Why I wrote 50 lines of code when import sklearn takes three. I’ve been building Linear Regression from scratch to really get an intuition of how these algorithms work. Here is the realization that hit me: The Learning Rate is not absolute; it is relative to the scale of your data. Because I was using raw salary data ($100k+), the gradients were massive. Multiplying a massive gradient by 0.01 still resulted in a huge step size, causing the algorithm to overshoot the minima entirely. This is exactly why libraries like Scikit-Learn emphasize preprocessing pipelines. Without normalizing or standardizing your features, Gradient Descent is fighting the scale of your own data. Abstraction is great for productivity, but implementation is essential for intuition. #MachineLearning #Algorithms #DataScience #ArtificialIntelligence #Python #ScikitLearn
Interesting I would appreciate you to tell me how you started learning the algorithms from scratch, I mean there are so many resources and I want to learn but I get really confused
On top of that you will know what to tweak when your model is not performing well. Once learned how the algorithm works behind the scenes, the wisdom that you gain, will guide you through further.
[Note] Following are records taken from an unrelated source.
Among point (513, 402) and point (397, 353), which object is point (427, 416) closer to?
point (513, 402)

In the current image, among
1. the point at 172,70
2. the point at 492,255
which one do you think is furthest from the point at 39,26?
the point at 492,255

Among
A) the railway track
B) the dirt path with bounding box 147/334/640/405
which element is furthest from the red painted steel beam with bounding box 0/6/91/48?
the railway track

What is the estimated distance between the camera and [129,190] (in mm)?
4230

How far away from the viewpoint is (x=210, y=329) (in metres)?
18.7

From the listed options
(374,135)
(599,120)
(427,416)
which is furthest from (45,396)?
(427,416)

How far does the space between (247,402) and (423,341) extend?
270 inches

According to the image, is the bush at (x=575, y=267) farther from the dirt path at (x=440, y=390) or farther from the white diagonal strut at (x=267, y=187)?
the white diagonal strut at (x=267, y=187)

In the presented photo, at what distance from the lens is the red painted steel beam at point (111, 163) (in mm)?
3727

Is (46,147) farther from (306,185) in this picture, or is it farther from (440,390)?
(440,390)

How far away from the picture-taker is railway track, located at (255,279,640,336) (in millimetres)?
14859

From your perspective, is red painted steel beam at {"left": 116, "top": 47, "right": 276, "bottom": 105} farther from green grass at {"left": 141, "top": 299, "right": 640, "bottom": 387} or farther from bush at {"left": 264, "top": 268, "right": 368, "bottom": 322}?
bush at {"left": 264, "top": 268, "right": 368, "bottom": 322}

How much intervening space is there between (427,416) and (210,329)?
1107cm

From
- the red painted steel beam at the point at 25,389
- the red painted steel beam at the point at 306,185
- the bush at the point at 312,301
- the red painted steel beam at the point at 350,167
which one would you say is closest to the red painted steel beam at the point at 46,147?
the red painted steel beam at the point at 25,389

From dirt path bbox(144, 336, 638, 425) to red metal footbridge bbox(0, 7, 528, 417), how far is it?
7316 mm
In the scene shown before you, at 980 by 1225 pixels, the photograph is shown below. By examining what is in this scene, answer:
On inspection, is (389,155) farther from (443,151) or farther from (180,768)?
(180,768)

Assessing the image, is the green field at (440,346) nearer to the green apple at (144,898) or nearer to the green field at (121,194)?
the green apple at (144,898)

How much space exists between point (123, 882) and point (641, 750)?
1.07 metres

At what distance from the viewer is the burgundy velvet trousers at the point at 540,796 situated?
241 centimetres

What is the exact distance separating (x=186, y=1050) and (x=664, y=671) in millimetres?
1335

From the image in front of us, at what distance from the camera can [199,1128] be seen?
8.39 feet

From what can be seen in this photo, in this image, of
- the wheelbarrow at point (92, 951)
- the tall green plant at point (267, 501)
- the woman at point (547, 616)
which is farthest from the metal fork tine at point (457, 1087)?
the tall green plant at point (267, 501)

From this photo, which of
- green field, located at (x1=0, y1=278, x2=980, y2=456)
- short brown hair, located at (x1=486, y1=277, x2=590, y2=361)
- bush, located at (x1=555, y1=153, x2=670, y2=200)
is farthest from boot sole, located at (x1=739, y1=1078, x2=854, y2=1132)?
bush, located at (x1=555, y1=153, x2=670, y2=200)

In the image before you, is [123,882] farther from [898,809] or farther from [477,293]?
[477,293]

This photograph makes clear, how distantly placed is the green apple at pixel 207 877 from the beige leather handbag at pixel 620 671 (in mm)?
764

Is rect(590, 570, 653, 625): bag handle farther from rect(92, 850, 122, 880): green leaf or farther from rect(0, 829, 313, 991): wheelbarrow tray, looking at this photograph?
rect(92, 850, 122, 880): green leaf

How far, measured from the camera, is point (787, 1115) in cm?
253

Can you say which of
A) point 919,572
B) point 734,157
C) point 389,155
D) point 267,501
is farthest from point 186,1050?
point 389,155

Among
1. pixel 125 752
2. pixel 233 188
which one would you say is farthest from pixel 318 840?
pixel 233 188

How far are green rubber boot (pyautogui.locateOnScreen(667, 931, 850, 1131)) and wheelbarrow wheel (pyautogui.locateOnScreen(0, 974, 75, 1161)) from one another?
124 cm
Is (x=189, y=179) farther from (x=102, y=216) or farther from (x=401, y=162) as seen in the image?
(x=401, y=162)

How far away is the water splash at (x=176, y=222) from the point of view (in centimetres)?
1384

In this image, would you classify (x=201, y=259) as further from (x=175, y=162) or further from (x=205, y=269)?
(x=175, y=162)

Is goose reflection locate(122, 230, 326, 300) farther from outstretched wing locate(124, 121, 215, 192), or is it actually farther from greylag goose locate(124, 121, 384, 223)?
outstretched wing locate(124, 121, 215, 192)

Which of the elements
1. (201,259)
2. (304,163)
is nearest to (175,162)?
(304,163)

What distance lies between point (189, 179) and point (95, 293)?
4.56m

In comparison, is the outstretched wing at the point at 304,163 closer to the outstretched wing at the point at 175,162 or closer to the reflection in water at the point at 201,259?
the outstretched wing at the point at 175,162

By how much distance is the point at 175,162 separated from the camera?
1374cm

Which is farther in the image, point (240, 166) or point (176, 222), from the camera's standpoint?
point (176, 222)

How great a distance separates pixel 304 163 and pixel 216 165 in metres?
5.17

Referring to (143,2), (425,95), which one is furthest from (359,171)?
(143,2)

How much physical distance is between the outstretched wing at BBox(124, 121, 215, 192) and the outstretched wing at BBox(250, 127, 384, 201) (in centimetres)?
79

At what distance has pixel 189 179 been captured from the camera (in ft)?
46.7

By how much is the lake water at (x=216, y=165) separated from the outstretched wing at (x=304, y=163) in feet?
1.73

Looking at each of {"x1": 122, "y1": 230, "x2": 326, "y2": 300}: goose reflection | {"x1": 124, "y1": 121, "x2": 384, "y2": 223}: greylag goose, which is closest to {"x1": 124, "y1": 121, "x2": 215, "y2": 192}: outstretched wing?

Interesting 🤔 I mean if you do not normalise it, the step would be big Coz step = -learning_rate times gradient But shouldn't that balance out given the path would be non normalized 🤔
Abstractions are not always helpful especially when it comes to understanding low-level details!
To get better understanding of regression, learn the Gaussian process and Cholesky decomposition.
interesting
Does the circles represents confidence intervals/credible regions, in any sense? I often come across similar looking contour plots generated for MCMC and that represents Credible regions.